The July issue of Physics Today has a collection songs about physics. The article is behind a subscription firewall, but for those of you who don't subscribe, I offer four songs from "The Physical Revue (a music drama in one scene)" by Tom Lehrer. He was a mathematics graduate student at Harvard at the time.
A LITER AND A GRAM (to "A Bushel and a Peck" by Loesser)
I love you a liter and a gram,
A liter and a gram, and it's crazy that I am,
A meter and a yard and anewton and a watt,
A newton and a watt, and I wanna know a lot
About you, about you
(A meter and a liter,
nothing could be sweeter.)
'Cause I love you a liter and a gram,
And it's crazy that I am for you.
I love you a poundal and a dyne,
A poundal and a dyne, and I wanna make you mine,
A foot-pound and an erg and a joule and a calorie
A joule and a calorie, and I wanna spend my salary
On you, on you
(Centigrades and Fahrenheits,
You lift me up to darin' heights."
'Cause I love you a poundal and a dyne,
And I wanna make you mine, I do.

**Data supplied:**

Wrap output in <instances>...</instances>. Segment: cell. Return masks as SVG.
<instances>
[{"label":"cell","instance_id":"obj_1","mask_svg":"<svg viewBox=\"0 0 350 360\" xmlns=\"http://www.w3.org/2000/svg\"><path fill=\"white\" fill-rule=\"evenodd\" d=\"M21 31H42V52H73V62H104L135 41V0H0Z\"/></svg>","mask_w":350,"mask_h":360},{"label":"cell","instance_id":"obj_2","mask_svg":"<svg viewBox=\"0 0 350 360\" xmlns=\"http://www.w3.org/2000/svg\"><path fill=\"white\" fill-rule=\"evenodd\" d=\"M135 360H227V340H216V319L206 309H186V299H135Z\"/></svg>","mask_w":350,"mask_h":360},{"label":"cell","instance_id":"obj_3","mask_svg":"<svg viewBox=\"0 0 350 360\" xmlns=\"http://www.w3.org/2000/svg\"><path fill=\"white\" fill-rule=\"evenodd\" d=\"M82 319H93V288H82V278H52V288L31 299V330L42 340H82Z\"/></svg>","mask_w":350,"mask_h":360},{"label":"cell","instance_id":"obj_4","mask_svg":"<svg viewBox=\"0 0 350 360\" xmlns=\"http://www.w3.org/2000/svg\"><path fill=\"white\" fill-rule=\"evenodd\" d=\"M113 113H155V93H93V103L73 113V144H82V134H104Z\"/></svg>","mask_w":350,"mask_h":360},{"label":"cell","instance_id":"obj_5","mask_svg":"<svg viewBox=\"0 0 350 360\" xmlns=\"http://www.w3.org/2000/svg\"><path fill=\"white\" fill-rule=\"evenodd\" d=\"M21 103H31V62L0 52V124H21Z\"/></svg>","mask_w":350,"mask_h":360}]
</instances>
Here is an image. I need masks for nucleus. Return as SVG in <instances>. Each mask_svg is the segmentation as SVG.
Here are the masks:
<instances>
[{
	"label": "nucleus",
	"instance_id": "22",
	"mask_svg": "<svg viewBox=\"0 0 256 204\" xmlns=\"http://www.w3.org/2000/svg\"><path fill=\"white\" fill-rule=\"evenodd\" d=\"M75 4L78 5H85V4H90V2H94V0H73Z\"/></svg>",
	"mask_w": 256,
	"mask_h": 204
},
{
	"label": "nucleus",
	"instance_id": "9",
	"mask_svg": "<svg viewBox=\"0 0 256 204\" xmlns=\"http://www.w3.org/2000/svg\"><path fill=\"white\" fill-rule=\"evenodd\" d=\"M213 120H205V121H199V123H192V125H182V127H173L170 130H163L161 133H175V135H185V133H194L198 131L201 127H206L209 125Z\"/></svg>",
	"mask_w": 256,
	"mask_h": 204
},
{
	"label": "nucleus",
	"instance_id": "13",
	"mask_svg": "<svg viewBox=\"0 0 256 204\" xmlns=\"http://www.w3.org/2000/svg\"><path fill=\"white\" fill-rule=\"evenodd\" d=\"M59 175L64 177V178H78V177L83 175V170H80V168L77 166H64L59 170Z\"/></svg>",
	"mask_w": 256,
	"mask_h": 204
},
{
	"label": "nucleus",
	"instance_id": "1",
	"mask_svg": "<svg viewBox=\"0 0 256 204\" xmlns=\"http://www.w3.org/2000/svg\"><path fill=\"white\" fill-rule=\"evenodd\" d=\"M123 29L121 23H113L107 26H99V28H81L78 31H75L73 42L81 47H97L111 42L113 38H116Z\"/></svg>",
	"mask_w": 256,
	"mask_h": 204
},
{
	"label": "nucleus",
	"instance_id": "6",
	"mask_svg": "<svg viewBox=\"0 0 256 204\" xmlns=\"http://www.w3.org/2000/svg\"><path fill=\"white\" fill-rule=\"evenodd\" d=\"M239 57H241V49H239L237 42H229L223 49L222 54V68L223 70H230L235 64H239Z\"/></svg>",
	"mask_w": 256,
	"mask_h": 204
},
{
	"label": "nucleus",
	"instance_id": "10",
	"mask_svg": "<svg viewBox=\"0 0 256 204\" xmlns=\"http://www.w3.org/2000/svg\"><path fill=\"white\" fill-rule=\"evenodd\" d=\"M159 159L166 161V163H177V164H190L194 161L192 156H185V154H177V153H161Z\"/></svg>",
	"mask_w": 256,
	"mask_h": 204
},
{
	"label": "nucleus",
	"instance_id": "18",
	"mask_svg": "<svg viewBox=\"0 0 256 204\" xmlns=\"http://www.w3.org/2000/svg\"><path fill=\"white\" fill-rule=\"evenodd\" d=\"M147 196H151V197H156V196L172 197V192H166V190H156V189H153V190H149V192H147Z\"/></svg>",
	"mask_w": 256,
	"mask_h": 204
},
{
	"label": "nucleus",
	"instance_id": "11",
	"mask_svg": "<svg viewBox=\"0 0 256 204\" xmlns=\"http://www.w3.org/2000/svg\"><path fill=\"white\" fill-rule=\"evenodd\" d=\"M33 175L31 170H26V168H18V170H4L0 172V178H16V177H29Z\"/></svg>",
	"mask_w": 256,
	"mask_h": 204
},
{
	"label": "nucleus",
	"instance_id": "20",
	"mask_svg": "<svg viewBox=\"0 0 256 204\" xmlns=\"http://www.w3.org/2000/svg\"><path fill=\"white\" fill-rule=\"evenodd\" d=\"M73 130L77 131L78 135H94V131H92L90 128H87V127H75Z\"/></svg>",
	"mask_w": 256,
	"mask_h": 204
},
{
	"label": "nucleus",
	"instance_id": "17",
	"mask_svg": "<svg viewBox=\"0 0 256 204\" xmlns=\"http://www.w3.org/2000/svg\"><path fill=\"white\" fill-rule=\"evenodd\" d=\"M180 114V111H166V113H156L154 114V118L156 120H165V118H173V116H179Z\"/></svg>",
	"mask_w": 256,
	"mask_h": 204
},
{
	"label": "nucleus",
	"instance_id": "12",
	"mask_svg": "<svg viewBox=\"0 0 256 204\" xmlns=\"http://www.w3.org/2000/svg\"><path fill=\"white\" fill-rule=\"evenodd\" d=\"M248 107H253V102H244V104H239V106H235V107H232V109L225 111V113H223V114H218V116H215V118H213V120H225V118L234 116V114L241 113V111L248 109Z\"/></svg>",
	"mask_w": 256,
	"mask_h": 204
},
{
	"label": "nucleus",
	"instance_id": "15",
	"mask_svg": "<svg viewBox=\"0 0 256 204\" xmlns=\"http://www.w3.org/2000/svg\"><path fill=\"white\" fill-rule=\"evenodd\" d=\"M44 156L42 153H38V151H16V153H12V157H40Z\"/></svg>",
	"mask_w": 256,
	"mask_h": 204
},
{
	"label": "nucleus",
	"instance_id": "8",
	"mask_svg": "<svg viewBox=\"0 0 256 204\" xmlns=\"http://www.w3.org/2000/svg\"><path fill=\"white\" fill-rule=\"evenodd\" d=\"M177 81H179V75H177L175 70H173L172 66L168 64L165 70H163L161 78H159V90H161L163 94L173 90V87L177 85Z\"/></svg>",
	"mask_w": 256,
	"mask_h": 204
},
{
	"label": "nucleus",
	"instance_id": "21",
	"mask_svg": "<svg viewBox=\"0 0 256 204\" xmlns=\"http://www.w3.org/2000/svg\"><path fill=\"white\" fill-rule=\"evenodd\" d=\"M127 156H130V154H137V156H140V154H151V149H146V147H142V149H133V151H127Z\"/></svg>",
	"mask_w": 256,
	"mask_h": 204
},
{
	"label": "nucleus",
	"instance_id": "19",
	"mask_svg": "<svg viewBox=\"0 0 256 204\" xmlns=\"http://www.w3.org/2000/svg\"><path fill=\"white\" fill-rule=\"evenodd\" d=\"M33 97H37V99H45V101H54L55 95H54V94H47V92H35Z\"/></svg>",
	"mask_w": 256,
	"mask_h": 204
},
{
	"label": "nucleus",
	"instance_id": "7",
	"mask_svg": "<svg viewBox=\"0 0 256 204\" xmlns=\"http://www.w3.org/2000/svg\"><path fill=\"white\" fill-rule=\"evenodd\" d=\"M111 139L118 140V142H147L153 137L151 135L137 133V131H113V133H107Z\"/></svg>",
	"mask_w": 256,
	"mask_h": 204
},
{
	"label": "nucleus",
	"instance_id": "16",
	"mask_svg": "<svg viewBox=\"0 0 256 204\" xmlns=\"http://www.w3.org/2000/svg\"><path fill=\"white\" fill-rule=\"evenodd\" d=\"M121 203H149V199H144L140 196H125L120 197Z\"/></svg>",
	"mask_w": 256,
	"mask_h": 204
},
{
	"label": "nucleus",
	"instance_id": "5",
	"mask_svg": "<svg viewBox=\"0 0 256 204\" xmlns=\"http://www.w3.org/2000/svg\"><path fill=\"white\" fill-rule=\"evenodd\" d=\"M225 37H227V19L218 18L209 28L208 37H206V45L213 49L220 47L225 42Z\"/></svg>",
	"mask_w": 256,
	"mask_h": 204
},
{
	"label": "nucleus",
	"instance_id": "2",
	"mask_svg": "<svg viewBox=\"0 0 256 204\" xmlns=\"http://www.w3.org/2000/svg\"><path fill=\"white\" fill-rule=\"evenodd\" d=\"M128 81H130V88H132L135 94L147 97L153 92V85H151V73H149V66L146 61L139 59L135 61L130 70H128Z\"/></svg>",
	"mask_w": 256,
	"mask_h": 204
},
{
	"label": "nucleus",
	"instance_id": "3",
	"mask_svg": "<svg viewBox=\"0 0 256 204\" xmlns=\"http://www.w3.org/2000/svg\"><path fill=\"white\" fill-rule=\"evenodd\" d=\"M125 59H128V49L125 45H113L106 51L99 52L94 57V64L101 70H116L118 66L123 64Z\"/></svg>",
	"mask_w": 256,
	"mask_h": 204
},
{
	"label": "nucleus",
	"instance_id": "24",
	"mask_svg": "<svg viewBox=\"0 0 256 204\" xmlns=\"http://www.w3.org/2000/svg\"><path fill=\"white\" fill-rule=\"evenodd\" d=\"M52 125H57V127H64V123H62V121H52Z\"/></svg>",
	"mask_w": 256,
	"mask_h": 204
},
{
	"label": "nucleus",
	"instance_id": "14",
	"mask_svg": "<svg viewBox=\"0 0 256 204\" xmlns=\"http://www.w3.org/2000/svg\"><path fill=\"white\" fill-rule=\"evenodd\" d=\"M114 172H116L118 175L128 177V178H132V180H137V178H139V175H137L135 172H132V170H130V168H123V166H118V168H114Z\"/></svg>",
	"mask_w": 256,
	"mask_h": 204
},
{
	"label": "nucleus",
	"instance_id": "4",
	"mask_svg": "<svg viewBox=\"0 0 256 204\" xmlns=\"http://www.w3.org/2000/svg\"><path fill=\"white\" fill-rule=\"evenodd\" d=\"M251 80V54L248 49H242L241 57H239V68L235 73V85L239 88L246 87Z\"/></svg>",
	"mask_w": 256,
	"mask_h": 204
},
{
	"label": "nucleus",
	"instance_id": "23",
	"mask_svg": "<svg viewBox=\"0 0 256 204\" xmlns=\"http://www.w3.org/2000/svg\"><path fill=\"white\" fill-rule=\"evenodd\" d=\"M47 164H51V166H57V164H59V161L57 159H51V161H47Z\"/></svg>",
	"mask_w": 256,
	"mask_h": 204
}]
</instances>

**What you will do:**
A - In the post on physics songs, what was Tom Lehrer doing at the time he wrote "The Physical Revue"?
B - Reproduce the post on physics songs word for word from "The July issue" up to and including "at the time.".
C - Using the post on physics songs, decide whether each statement agrees with it. Answer yes or no for each, and quote the words from the post that decide it.
(i) The Physics Today article is open to readers without a subscription.
(ii) "A Liter and a Gram" is sung to the tune of "A Bushel and a Peck."
(iii) The post offers four songs from "The Physical Revue."

**Exercise results:**
A - He was a mathematics graduate student at Harvard.

B -
The July issue of Physics Today has a collection songs about physics. The article is behind a subscription firewall, but for those of you who don't subscribe, I offer four songs from "The Physical Revue (a music drama in one scene)" by Tom Lehrer. He was a mathematics graduate student at Harvard at the time.

C -
(i) No: "The article is behind a subscription firewall"
(ii) Yes: "A LITER AND A GRAM (to "A Bushel and a Peck" by Loesser)"
(iii) Yes: "I offer four songs from "The Physical Revue (a music drama in one scene)" by Tom Lehrer"